▸ PAGE EXTRACT:
<<<<

Fiber optic connectors, connectorized cable assemblies, closure assemblies, and methods for connecting fiber optic connectors to, and disconnecting fiber optic connectors from closure assemblies are disclosed herein.

According to a first aspect of the invention A1, there is provided a fiber optic connector assembly according to claim <NUM>.

Different embodiments are set out in the dependent claims. The following aspects, not forming part of the claimed invention, are helpful in understanding the invention.

In an aspect A16, the present disclosure provides the fiber optic connector assembly of aspect A1, further comprising a boot rearward of the connector housing in the axial direction, the boot defining a forwardly-extending adapter engagement feature, and wherein the locking retention feature comprises a slot defined on an outer surface of the locking housing, the adapter retention member defines a forwardly-facing locking engagement face positioned at least partially within the locking retention feature of the locking housing in the engaged position, and the boot is movable between an engaged position, in which the forwardly-extending adapter engagement feature is engaged with the adapter retention member, and a disengaged position, in which the forwardly-extending adapter engagement feature is spaced apart from the adapter retention member.

In an aspect A17, the present disclosure provides the fiber optic connector assembly of any of aspects A1 or A16, wherein the locking housing defines a protrusion extending outward from an outer surface of the locking housing.

In an aspect A18, the present disclosure provides a method for connecting a fiber optic connector assembly to a closure, the method comprising inserting a connector housing into a locking housing, the connector housing defining a locking portion defined on an outer surface of the connector housing, inserting the locking housing into an adapter housing, the adapter housing defining an adapter front end and an adapter retention member, and engaging the adapter retention member of the locking housing with a locking retention feature of the locking housing.

In an aspect A19, the present disclosure provides the method of aspect A18, further comprising engaging the adapter retention member with a forwardly-extending adapter engagement feature of a boot positioned rearward of the connector housing.

In an aspect A20, the present disclosure provides the method of aspect A19, wherein engaging the adapter retention member with the forwardly-extending adapter engagement feature of the boot comprises moving the forwardly-extending adapter engagement feature between an inner surface of the locking housing and the adapter retention member.

In an aspect A21, the present disclosure provides a method for disconnecting a fiber optic connector assembly from a closure, the method comprising moving a boot rearward in an axial direction with respect to a locking housing engaged an adapter housing, thereby disengaging a forwardly-extending adapter engagement feature of the boot from an adapter retention member of the adapter housing, moving the locking housing rearward in the axial direction with respect to the adapter housing, thereby disengaging the adapter retention member from a locking retention feature of the locking housing, and moving the locking housing and a connector housing within the locking housing out of the adapter housing.

>>>>

▸ RECORDED DATA:
<<<<

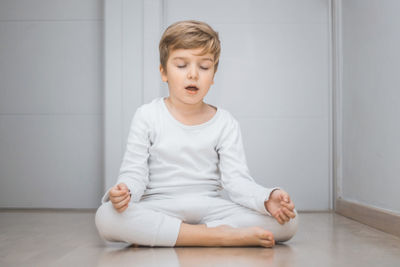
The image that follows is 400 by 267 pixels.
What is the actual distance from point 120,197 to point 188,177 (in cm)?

>>>>

▸ EXERCISE SET:
(1) Rewrite the fiber optic connector passage between "In an aspect A16, the" and "from the adapter retention member.", inclusive, changing "slot" to "groove".
(2) According to the fiber optic connector passage, what does the locking housing define in aspect A17?
(3) Carry on the fiber optic connector passage from its last sentence.
The listing has no connection to the fiber optic connector passage.

▸ EXPECTED RESPONSES:
(1)
In an aspect A16, the present disclosure provides the fiber optic connector assembly of aspect A1, further comprising a boot rearward of the connector housing in the axial direction, the boot defining a forwardly-extending adapter engagement feature, and wherein the locking retention feature comprises a groove defined on an outer surface of the locking housing, the adapter retention member defines a forwardly-facing locking engagement face positioned at least partially within the locking retention feature of the locking housing in the engaged position, and the boot is movable between an engaged position, in which the forwardly-extending adapter engagement feature is engaged with the adapter retention member, and a disengaged position, in which the forwardly-extending adapter engagement feature is spaced apart from the adapter retention member.

(2) A protrusion extending outward from an outer surface of the locking housing.

(3)
In an aspect A22, the present disclosure provides the method of aspect A21, wherein disengaging the adapter retention member of the adapter housing from the locking retention feature of the locking housing comprises moving the adapter retention member outwardly in a radial direction.

Additional features of fiber optic connectors, connectorized cable assemblies, closure assemblies, and methods for connecting fiber optic connectors to, and disconnecting fiber optic connectors from closure assemblies will be set forth in the detailed description which follows, and in part will be readily apparent to those skilled in the art from that description or recognized by practicing the embodiments described herein, including the detailed description which follows, the claims, as well as the appended drawings.

It is to be understood that both the foregoing general description and the following detailed description describe various embodiments and are intended to provide an overview or framework for understanding the claimed subject matter.

Reference will now be made in detail to embodiments of optical adapter assemblies, examples of which are illustrated in the accompanying drawings. Whenever possible, the same reference numerals will be used throughout the drawings to refer to the same or like parts. Embodiments described herein are directed to fiber optic connector assemblies including a connector housing and an adapter assembly including a locking housing and an adapter housing. The adapter housing may generally permit the connector housing to be engaged with a dissimilar coupling, for example of a closure. The connector housing is selectively coupled to, and may be releasable from the adapter housing via the locking housing, thereby allowing the connector housing to be selectively coupled to and released from the dissimilar coupling and/or closure.

As used herein, the term "longitudinal direction" refers to the forward-rearward direction of the components described herein (i.e., in the +/- z-direction as depicted). The term "lateral direction" refers to the cross-wise direction of the components (i.e., in the +/- x-direction as depicted), and is transverse to the longitudinal direction. The term "vertical direction" refers to the upward-downward direction of the components (i.e., in the +/- y-direction as depicted). The term "axial direction" generally refers to the longitudinal direction of fiber optic connector assemblies described herein. The term "radial direction" refers to the direction extending outward from the longitudinal direction of fiber optic connector assemblies described herein (i.e., in the R-direction as depicted). The term "circumferential direction refers to the direction extending around the longitudinal direction of fiber optic connector assemblies described herein (i.e., in the C-direction as depicted).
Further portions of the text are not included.